**What is being asked:** Can you lay out the listing below as a numbered list, omitting blank lines, starting at the line containing "Of the candidates" and running through the end of the listing, both ends included?

**Records for this task:**
((

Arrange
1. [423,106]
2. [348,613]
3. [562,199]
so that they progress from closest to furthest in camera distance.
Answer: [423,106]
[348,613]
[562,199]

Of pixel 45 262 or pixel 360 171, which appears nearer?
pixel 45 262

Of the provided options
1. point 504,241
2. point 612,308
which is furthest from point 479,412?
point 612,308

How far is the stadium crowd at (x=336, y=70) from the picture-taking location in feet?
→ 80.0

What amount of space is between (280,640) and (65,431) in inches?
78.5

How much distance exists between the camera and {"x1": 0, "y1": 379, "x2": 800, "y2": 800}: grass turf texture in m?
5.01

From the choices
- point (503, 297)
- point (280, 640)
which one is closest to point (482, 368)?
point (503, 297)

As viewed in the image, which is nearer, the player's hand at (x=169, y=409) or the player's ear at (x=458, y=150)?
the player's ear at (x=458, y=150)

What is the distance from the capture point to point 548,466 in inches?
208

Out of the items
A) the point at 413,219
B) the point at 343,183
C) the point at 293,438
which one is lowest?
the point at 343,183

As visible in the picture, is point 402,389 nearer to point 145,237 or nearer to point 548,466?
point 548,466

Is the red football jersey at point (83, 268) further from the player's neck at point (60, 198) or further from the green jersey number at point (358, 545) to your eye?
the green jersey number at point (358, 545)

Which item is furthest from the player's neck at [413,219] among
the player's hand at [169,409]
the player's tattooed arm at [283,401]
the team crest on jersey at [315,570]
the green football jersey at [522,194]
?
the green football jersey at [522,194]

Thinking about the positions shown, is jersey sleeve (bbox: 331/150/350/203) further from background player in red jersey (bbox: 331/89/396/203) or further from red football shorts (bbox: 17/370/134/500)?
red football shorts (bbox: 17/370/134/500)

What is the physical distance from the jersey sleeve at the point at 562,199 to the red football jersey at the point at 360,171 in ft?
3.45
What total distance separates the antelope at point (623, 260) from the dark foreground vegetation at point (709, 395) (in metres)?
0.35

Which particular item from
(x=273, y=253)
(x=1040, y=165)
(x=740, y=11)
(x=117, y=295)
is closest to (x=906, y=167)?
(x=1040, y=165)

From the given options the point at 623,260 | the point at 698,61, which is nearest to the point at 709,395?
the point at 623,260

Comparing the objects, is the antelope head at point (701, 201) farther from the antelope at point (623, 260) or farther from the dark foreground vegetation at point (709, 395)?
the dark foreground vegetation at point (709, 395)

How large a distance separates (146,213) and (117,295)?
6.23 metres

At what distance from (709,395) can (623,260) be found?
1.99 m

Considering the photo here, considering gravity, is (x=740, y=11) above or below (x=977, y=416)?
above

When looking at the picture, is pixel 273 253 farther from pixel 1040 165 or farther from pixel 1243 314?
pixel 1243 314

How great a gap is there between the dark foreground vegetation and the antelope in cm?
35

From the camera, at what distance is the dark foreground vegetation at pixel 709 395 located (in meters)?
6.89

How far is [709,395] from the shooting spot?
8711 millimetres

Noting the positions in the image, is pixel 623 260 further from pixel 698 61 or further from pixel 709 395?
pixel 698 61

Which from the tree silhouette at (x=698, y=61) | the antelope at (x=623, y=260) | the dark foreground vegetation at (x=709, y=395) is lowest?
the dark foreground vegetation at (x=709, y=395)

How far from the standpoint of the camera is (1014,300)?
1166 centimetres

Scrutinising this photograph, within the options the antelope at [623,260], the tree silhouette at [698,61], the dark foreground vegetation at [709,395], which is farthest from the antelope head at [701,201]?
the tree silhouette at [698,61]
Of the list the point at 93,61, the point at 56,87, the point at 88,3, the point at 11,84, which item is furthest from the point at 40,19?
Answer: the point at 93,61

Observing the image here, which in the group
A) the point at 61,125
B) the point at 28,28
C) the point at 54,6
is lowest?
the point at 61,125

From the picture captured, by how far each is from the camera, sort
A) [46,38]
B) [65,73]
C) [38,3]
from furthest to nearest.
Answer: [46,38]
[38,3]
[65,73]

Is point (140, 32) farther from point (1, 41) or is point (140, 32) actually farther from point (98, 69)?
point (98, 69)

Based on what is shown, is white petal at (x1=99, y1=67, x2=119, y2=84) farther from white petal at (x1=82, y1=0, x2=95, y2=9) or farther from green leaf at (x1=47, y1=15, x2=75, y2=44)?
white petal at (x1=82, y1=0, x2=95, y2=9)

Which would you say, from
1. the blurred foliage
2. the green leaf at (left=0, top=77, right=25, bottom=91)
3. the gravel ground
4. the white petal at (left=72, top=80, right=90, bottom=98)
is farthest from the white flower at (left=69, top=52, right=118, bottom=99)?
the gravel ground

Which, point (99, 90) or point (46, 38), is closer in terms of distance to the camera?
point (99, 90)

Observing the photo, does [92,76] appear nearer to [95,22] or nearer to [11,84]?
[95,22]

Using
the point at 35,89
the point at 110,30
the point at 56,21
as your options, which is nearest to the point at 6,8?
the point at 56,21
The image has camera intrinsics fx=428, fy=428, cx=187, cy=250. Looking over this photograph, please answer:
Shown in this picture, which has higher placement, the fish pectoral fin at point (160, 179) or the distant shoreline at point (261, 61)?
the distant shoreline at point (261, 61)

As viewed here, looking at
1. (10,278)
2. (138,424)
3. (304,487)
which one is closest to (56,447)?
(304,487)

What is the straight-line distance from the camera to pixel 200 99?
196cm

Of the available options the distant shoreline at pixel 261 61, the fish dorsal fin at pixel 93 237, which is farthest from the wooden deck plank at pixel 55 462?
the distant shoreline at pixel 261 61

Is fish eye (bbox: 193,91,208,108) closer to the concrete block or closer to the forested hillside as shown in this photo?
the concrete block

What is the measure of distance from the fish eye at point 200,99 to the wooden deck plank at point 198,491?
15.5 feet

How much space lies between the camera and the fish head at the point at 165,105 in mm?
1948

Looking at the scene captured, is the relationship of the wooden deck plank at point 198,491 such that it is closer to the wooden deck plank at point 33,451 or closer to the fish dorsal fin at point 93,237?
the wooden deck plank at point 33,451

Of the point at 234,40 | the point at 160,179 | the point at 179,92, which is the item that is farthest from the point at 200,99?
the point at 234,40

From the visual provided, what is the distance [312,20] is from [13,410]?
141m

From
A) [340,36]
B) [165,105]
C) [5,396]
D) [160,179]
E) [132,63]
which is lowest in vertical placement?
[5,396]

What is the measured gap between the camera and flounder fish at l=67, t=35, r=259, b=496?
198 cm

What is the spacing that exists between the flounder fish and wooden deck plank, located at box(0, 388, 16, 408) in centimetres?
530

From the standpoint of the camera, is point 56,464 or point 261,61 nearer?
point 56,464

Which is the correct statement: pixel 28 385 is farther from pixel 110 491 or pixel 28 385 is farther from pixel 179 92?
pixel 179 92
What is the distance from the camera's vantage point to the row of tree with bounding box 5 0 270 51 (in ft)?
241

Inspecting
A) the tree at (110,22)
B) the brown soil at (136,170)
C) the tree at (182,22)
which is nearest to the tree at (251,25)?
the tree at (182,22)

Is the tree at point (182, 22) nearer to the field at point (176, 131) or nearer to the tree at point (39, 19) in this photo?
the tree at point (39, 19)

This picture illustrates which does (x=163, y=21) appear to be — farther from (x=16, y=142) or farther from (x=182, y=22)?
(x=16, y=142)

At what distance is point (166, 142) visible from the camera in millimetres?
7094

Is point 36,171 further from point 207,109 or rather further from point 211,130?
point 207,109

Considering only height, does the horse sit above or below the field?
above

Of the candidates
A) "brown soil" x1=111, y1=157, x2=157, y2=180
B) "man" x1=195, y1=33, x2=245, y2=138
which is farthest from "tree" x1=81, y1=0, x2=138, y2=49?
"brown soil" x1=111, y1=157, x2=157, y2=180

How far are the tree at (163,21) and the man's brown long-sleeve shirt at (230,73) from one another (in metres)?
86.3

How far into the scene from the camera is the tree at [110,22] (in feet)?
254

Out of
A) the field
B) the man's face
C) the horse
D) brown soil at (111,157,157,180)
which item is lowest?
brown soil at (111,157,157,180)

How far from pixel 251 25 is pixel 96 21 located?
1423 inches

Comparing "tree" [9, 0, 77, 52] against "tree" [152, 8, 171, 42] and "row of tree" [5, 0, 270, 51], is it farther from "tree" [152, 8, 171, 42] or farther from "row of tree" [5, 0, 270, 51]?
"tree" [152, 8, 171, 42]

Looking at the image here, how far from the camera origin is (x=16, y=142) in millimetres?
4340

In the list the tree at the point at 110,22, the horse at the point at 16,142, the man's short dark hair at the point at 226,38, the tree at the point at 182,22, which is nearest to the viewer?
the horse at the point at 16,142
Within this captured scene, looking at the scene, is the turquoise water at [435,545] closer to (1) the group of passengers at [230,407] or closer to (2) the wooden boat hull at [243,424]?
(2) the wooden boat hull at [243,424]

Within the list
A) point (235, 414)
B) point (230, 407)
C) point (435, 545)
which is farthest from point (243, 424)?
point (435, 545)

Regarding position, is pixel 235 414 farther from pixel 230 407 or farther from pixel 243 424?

))

**Correct response:**
1. Of the candidates
2. A) "brown soil" x1=111, y1=157, x2=157, y2=180
3. B) "man" x1=195, y1=33, x2=245, y2=138
4. which is farthest from "tree" x1=81, y1=0, x2=138, y2=49?
5. "brown soil" x1=111, y1=157, x2=157, y2=180
6. How far are the tree at (163,21) and the man's brown long-sleeve shirt at (230,73) from one another (in metres)?
7. 86.3
8. How far into the scene from the camera is the tree at [110,22] (in feet)?
9. 254
10. Out of
11. A) the field
12. B) the man's face
13. C) the horse
14. D) brown soil at (111,157,157,180)
15. which item is lowest?
16. brown soil at (111,157,157,180)
17. How far from pixel 251 25 is pixel 96 21 located?
18. 1423 inches
19. Comparing "tree" [9, 0, 77, 52] against "tree" [152, 8, 171, 42] and "row of tree" [5, 0, 270, 51], is it farther from "tree" [152, 8, 171, 42] or farther from "row of tree" [5, 0, 270, 51]?
20. "tree" [152, 8, 171, 42]
21. Looking at the image here, how far from the camera origin is (x=16, y=142) in millimetres?
22. 4340
23. In the list the tree at the point at 110,22, the horse at the point at 16,142, the man's short dark hair at the point at 226,38, the tree at the point at 182,22, which is nearest to the viewer?
24. the horse at the point at 16,142
25. Within this captured scene, looking at the scene, is the turquoise water at [435,545] closer to (1) the group of passengers at [230,407] or closer to (2) the wooden boat hull at [243,424]?
26. (2) the wooden boat hull at [243,424]
27. Within the list
28. A) point (235, 414)
29. B) point (230, 407)
30. C) point (435, 545)
31. which is farthest from point (243, 424)?
32. point (435, 545)
33. Regarding position, is pixel 235 414 farther from pixel 230 407 or farther from pixel 243 424?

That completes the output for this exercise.